As outlined via this DAG:
dl-extract-derep-train

Would this be something useful to aide in generating premade classifiers for each QIIME 2 release? Anyone interested in helping me streamline these Snakemake pipelines? I figure, these Snakemake pipelines would be useful to upload to the RESCRIPt repo too.

5 Likes

Hey @SoilRotifer ,
@lina-kim and @cmatzoros have been making similar pipelines with nextflow. We had planned to set up a RESCRIPt pipeline as well, but if you want to collaborate with us on this part that would be great.

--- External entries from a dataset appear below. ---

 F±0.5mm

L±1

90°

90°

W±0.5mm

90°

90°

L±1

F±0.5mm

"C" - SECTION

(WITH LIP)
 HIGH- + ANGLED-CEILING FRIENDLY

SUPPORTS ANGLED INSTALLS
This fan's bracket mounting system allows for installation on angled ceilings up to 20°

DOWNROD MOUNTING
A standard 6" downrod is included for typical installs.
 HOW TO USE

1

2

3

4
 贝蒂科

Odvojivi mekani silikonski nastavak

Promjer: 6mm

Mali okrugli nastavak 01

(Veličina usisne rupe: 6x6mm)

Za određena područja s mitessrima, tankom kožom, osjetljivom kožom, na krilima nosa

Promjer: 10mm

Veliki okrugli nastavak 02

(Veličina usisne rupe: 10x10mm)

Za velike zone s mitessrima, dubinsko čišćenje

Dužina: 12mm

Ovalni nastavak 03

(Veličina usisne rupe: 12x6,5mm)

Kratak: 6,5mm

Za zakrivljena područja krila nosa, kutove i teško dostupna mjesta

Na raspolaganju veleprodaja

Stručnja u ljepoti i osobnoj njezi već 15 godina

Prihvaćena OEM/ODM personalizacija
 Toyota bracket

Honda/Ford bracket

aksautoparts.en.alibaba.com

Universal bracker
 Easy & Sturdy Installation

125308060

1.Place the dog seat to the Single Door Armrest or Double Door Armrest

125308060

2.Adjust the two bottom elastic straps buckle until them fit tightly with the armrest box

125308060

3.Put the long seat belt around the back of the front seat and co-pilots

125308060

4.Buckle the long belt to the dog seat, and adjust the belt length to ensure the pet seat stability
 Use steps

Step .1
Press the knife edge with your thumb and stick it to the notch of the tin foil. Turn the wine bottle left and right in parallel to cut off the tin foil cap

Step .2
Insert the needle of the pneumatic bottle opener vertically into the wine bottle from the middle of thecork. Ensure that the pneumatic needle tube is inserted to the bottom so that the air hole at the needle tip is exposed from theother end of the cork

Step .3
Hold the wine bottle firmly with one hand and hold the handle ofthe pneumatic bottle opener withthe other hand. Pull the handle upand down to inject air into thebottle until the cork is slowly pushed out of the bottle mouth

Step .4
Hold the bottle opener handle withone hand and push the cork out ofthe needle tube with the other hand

I have wanted to do this for a long time with RESCRIPt to replace the current classifier training workflows. :raised_hands:

6 Likes

I'd be happy too collaborate on this!

I have a few upcoming projects, that will require leveraging both snakemake and nextflow. So, I figured I'd start teaching myself via RESCRIPt. :slight_smile:

Anyway, I figure that I can start putting together the snakemake pipelines for our most common use cases, i.e. SILVA, UNITE, GTDB, etc... then progress into the more complicated pipelines that leverage pulling from GenBank, extract-seq-segments, etc...

Should I start a separate github repo for these, for now? Or do you have a place in mind? Or I can start a DropBox to share too...

6 Likes

What a great plan, thanks @SoilRotifer for getting started! Yes, it would play so nicely with the Nextflow workflow @cmatzoros and I have been building.

Separate GitHub repo is a good start, we currently have our own (hopefully modular) structure in place. I'll follow up with more details via DM.

4 Likes

Good morning!

I've been working on one of these too!

On what hardware do you run these? I've used both institutional HPC and cloud-native options.

Where do you distribute results? I've been using GitHub releases, though I would prefer an official Q2 location like Data resources — QIIME 2 2023.9.2 documentation

Viewing this as a CI/CD platform, I'm interested in the package manager part, which I don't think we have yet...

2 Likes

That is cool @colinbrislawn!

I might be sending a bunch of snakemake questions your way. Although I have a few of these pipelines producing output, they could certainly be cleaned up a bit and be more generalizable. Thinking about how to structure filenames and wildcards is surely a mental exercise!

1 Like

Hi @SoilRotifer

Snakemake sounds intriguing. I have been putting together a workflow for some data and I have ended up with a bash script which encompasses every step after QC (which is done separately).

What are the advantages of using Snakemake vs compiling your own script?

Thanks.

Hi @Mike_Stevenson, I've abandoned snakemake and am now using NextFlow. I have a private github repo that works to construct RDP, GTDB, and SILVA classifiers for the full length and several amplicon regions. It works, I just need to better organize the outputs. I'll be adding UNITE soon.

These workflows automate handling many steps for you with minimal code. Also, is quite reproducible with conda environments, job sumissions (i.e. slurm, etc...), I hope to implement these at some point.

2 Likes